EMR also offers different combinations of cluster services to meet your business requirements. For example, to perform daily data measurement and batch computing, you need only to run the Hadoop service for EMR. If you also want to perform stream computing and real-time computing, you can add the Spark service.
Composition of EMR clusters
Clusters are the core user-oriented component of EMR. An EMR cluster is a Hadoop, Flink, Druid, or ZooKeeper cluster that is deployed on one or more ECS instances. For example, a Hadoop cluster consists of some daemon processes, such as NameNode, DataNode, ResourceManager, and NodeManager. These daemon processes run on the ECS instances of the cluster. Each ECS instance corresponds to a node.
The following figure shows a Hadoop cluster that consists of master nodes, core nodes, and task nodes and is associated with a gateway cluster.

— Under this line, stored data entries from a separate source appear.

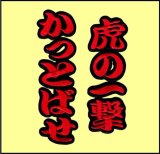 虎の一撃
かっとばせ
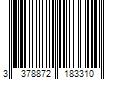 3 378872 183310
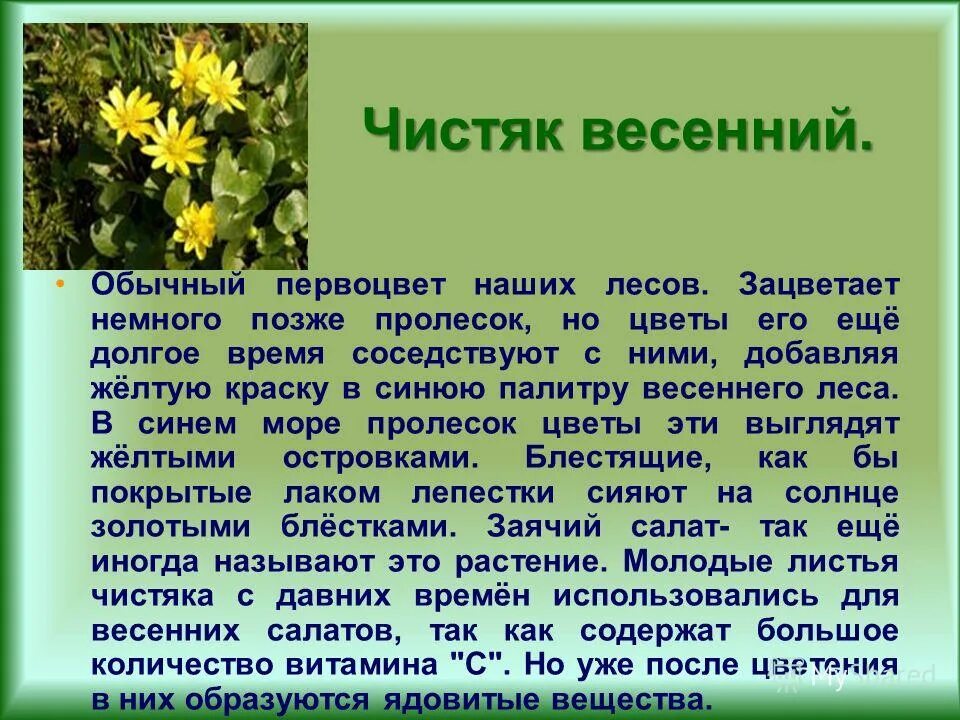 Чистяк весенний.

• Обычный первоцвет наших лесов. Зацветает немного позже пролесок, но цветы его ещё долгое время соседствуют с ними, добавляя жёлтую краску в синюю палитру весеннего леса. В синем море пролесок цветы эти выглядят жёлтыми островками. Блестящие, как бы покрытые лаком лепестки сияют на солнце золотыми блёстками. Заячий салат- так ещё иногда называют это растение. Молодые листья чистяка с давних времён использовались для весенних салатов, так как содержат большое количество витамина "С". Но уже после цветения в них образуются ядовитые вещества.

MyShared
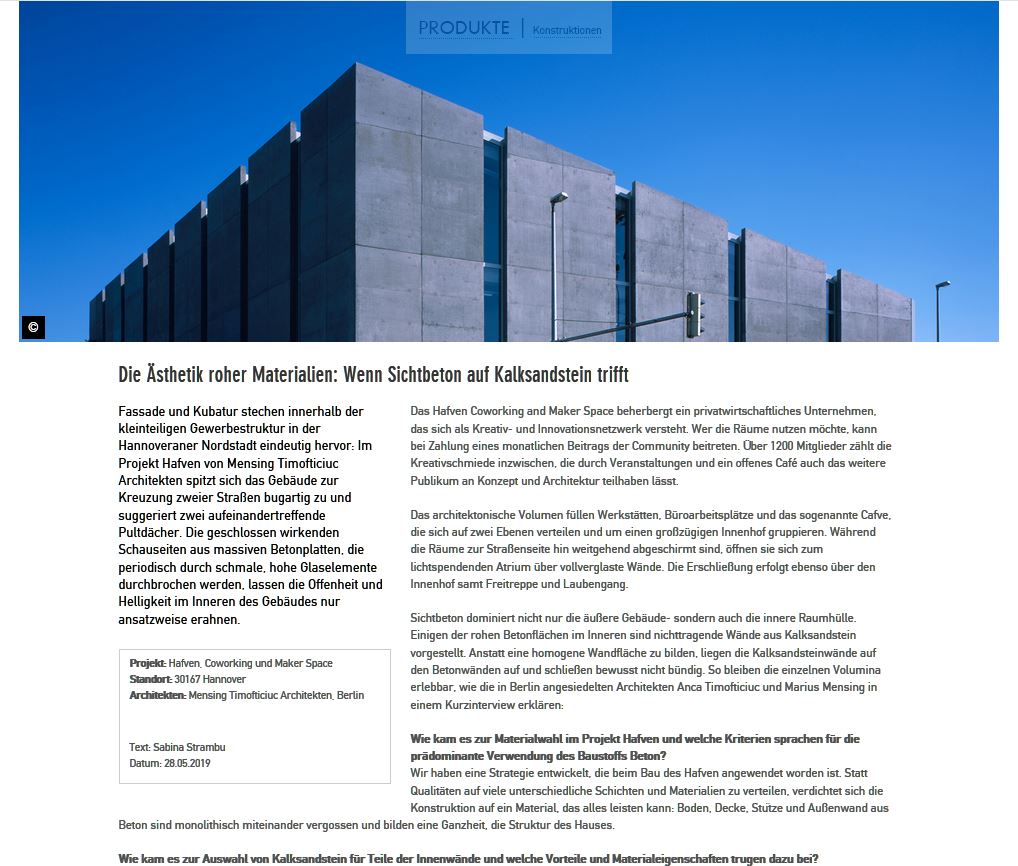 PRODUKTE | Konstruktionen

©

Die Ästhetik roher Materialien: Wenn Sichtbeton auf Kalksandstein trifft

Fassade und Kubatur stechen innerhalb der kleinteiligen Gewerbestruktur in der Hannoveraner Nordstadt eindeutig hervor: Im Projekt Hafven von Mensing Timofticiuc Architekten spitzt sich das Gebäude zur Kreuzung zweier Straßen bugartig zu und suggeriert zwei aufeinandertreffende Pultdächer. Die geschlossen wirkenden Schauseiten aus massiven Betonplatten, die periodisch durch schmale, hohe Glaselemente durchbrochen werden, lassen die Offenheit und Helligkeit im Inneren des Gebäudes nur ansatzweise erahnen.

Projekt: Hafven, Coworking und Maker Space
Standort: 30167 Hannover
Architekten: Mensing Timofticiuc Architekten, Berlin

Text: Sabina Strambu
Datum: 28.05.2019

Das Hafven Coworking and Maker Space beherbergt ein privatwirtschaftliches Unternehmen, das sich als Kreativ- und Innovationsnetzwerk versteht. Wer die Räume nutzen möchte, kann bei Zahlung eines monatlichen Beitrags der Community beitreten. Über 1200 Mitglieder zählt die Kreativschmiede inzwischen, die durch Veranstaltungen und ein offenes Café auch das weitere Publikum an Konzept und Architektur teilhaben lässt.

Das architektonische Volumen füllen Werkstätten, Büroarbeitsplätze und das sogenannte Cafve, die sich auf zwei Ebenen verteilen und um einen großzügigen Innenhof gruppieren. Während die Räume zur Straßenseite hin weitgehend abgeschirmt sind, öffnen sie sich zum lichtspendenden Atrium über vollverglaste Wände. Die Erschließung erfolgt ebenso über den Innenhof samt Freitreppe und Laubengang.

Sichtbeton dominiert nicht nur die äußere Gebäude- sondern auch die innere Raumhülle. Einigen der rohen Betonflächen im Inneren sind nichttragende Wände aus Kalksandstein vorgestellt. Anstatt eine homogene Wandfläche zu bilden, liegen die Kalksandsteinwände auf den Betonwänden auf und schließen bewusst nicht bündig. So bleiben die einzelnen Volumina erlebbar, wie die in Berlin angesiedelten Architekten Anca Timofticiuc und Marius Mensing in einem Kurzinterview erklären:

Wie kam es zur Materialwahl im Projekt Hafven und welche Kriterien sprachen für die prädominante Verwendung des Baustoffs Beton?
Wir haben eine Strategie entwickelt, die beim Bau des Hafven angewendet worden ist. Statt Qualitäten auf viele unterschiedliche Schichten und Materialien zu verteilen, verdichtet sich die Konstruktion auf ein Material, das alles leisten kann: Boden, Decke, Stütze und Außenwand aus Beton sind monolithisch miteinander vergossen und bilden eine Ganzheit, die Struktur des Hauses.

Wie kam es zur Auswahl von Kalksandstein für Teile der Innenwände und welche Vorteile und Materialeigenschaften trugen dazu bei?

- Master nodes: run the following services and processes: NameNode of HDFS, JournalNode of HDFS, ZooKeeper, ResourceManager of YARN, and HMaster of HBase. You can determine whether to create a high-availability (HA) cluster based on the use scenario of the cluster. We recommend that you create a non-HA cluster in a test environment and create an HA cluster in a production environment. In an HA cluster, you can deploy two or three master nodes. If you deploy two master nodes, JournalNode of HDFS and ZooKeeper are deployed on the emr-worker-1 node. We recommend that you deploy three master nodes when you create an HA cluster in a production environment.
- Core nodes: run the DataNode process of HDFS and the NodeManager process of YARN to support data storage and computing. Core nodes do not support auto scaling.
- Task nodes: run the NodeManager process of YARN to support computing. You can flexibly add or remove task nodes based on your business requirements.
- Gateway cluster: is configured with Hadoop client files. You can use a gateway cluster to submit jobs to the Hadoop cluster associated with this gateway cluster. This way, you do not need to log on to the Hadoop cluster, which avoids security issues and environment isolation issues. You must create a Hadoop cluster first, and then create a gateway cluster and associate it with the Hadoop cluster.